Records for the task –

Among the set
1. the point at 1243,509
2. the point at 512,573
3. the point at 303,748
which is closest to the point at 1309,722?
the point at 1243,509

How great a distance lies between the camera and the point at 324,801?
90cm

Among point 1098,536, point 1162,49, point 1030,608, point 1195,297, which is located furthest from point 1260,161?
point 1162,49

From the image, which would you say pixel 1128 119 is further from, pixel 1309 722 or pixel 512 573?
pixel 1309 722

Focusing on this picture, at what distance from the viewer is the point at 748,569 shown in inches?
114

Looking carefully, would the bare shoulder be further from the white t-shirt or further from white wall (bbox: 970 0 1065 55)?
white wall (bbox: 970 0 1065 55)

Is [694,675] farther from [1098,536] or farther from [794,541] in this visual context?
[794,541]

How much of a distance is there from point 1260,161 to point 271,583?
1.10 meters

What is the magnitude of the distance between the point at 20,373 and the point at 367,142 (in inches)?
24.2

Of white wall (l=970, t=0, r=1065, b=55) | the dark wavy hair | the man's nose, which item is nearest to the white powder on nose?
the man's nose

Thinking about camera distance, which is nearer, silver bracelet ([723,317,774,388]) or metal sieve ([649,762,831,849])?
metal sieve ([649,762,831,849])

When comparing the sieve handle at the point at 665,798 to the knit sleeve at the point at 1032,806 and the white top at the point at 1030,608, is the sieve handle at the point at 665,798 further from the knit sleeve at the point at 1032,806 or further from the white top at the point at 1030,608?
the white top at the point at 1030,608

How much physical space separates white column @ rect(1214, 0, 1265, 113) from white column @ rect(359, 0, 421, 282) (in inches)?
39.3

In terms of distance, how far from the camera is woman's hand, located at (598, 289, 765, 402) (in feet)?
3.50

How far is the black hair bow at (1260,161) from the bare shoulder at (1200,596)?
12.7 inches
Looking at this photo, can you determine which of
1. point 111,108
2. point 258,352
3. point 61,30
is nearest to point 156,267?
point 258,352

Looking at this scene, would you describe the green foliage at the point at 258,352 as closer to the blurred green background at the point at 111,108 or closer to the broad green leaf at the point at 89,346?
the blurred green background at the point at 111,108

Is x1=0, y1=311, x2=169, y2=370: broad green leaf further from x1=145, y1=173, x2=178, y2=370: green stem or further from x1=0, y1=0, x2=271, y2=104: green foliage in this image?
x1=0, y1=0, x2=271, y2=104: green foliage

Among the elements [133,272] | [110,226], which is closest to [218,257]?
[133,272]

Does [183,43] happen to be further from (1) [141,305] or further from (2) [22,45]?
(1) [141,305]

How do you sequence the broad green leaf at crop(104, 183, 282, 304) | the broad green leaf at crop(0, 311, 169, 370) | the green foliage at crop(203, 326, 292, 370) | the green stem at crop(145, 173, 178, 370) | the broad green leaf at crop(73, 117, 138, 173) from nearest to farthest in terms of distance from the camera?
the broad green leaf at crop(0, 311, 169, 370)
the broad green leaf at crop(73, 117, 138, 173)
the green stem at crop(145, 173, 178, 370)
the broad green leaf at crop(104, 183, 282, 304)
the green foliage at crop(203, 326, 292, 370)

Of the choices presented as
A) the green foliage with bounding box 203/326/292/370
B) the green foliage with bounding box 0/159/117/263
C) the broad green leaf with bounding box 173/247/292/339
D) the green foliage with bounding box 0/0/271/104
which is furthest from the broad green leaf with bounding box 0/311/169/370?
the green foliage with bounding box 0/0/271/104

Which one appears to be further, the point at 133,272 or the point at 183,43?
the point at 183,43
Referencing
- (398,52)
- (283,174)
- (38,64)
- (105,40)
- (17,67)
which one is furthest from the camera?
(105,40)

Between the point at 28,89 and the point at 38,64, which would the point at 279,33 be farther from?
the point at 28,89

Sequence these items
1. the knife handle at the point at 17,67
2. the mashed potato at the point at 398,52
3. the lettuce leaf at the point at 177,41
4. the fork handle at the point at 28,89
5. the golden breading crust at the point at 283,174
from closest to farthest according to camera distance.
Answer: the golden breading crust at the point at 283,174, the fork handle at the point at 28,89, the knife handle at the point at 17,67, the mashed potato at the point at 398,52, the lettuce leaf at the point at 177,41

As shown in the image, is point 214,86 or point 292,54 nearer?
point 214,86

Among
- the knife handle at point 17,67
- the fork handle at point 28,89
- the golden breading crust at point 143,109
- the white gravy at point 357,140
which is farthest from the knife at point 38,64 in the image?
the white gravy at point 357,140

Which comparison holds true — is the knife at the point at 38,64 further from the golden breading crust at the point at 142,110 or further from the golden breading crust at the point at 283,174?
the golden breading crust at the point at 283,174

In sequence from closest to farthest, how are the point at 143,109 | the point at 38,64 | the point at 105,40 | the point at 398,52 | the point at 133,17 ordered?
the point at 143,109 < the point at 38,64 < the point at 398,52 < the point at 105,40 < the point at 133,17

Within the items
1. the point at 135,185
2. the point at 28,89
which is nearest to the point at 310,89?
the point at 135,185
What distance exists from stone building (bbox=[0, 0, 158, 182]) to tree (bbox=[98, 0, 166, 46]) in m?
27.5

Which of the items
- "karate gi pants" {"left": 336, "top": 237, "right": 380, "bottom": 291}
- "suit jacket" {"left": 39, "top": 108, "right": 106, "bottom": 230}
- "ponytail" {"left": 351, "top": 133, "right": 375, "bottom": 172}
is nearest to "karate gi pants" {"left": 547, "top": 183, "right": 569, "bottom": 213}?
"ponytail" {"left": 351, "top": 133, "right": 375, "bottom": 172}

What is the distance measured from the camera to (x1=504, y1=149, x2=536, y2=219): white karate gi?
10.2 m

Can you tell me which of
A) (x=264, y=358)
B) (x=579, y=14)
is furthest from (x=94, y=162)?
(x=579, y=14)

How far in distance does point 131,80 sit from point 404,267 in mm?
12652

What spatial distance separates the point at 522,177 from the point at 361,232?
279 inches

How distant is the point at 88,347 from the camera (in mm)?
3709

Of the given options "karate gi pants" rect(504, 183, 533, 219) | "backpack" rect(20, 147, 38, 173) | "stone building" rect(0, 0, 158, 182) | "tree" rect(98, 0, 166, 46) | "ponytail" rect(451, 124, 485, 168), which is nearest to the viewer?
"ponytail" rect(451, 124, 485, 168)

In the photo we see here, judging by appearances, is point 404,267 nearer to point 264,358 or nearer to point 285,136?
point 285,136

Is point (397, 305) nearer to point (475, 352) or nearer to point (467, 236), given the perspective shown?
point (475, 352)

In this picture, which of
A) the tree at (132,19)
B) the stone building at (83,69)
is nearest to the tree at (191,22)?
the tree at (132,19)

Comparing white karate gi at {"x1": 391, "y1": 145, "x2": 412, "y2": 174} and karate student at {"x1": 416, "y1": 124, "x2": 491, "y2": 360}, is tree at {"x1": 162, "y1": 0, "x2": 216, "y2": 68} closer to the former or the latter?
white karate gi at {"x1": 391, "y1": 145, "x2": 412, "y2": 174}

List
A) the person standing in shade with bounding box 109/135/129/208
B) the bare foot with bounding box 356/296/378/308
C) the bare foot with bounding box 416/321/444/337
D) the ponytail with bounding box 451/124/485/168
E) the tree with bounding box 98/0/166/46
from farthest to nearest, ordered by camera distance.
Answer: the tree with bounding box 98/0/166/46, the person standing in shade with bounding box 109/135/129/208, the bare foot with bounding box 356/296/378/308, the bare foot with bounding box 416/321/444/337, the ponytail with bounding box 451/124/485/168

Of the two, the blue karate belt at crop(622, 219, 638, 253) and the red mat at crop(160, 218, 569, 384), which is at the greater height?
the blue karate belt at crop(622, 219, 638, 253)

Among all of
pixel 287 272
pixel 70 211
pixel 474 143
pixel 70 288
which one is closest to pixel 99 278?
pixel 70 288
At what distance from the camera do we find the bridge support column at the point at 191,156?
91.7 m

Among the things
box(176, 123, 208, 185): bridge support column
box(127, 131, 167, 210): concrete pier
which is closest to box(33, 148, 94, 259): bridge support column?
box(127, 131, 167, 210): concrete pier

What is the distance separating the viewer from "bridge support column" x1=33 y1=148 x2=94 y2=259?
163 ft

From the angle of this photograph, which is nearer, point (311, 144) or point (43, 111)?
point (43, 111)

What you need to do –
In the records above, find the line containing "Among all of"; please retype it and every line after it through the last line, exactly and with nothing else.

Expected answer –
Among all of
pixel 287 272
pixel 70 211
pixel 474 143
pixel 70 288
which one is closest to pixel 99 278?
pixel 70 288
At what distance from the camera do we find the bridge support column at the point at 191,156?
91.7 m

Among the things
box(176, 123, 208, 185): bridge support column
box(127, 131, 167, 210): concrete pier
which is closest to box(33, 148, 94, 259): bridge support column?
box(127, 131, 167, 210): concrete pier

What is the distance separating the viewer from "bridge support column" x1=33 y1=148 x2=94 y2=259?
163 ft

From the angle of this photograph, which is nearer, point (311, 144) or point (43, 111)?
point (43, 111)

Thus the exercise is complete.